Text block: Begin

- Theatrical release poster
- Directed by: James Ivory
- Screenplay by: Ruth Prawer Jhabvala
- Based on: Picasso: Creator and Destroyer by Arianna Stassinopoulos Huffington
- Produced by: Ismail Merchant; David L. Wolper;
- Starring: Anthony Hopkins; Natascha McElhone; Julianne Moore; Joss Ackland; Peter Eyre; Jane Lapotaire; Joseph Maher; Bob Peck; Diane Venora; Joan Plowright;
- Cinematography: Tony Pierce-Roberts
- Edited by: Andrew Marcus
- Music by: Richard Robbins
- Production companies: Merchant Ivory Productions; The Wolper Organization;
- Distributed by: Warner Bros.
- Release date: September 20, 1996;
- Running time: 125 minutes
- Country: United States
- Language: English
- Budget: $16 million
- Box office: $2 million

= Surviving Picasso =

1996 American film by James Ivory

Surviving Picasso is a 1996 American biographical drama film directed by James Ivory and starring Anthony Hopkins as the famous painter Pablo Picasso. It was produced by Ismail Merchant and David L. Wolper. Ruth Prawer Jhabvala's screenplay was loosely based on the 1988 biography Picasso: Creator and Destroyer by Arianna Stassinopoulos Huffington.

Text block: End

Using the information:
a – According to the text about the film Surviving Picasso, which actor plays Pablo Picasso?
b – Retype the part of the Surviving Picasso text starting at "1996 American film" and ending at "Arianna Stassinopoulos Huffington.".

Information supplied: Begin

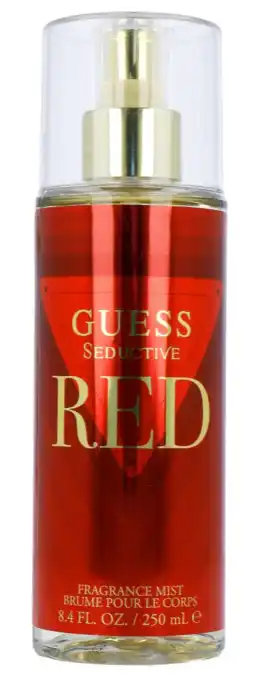 De Online Drogist Guess Seductive Red Women Body Mist aanbieding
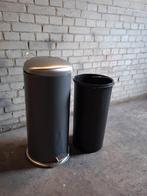 Te koop,Brabnita prullebak met pedaal functie., Ophalen, Met pedaal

Information supplied: End

Exercise responses:
a – Anthony Hopkins

b –
1996 American film by James Ivory

Surviving Picasso is a 1996 American biographical drama film directed by James Ivory and starring Anthony Hopkins as the famous painter Pablo Picasso. It was produced by Ismail Merchant and David L. Wolper. Ruth Prawer Jhabvala's screenplay was loosely based on the 1988 biography Picasso: Creator and Destroyer by Arianna Stassinopoulos Huffington.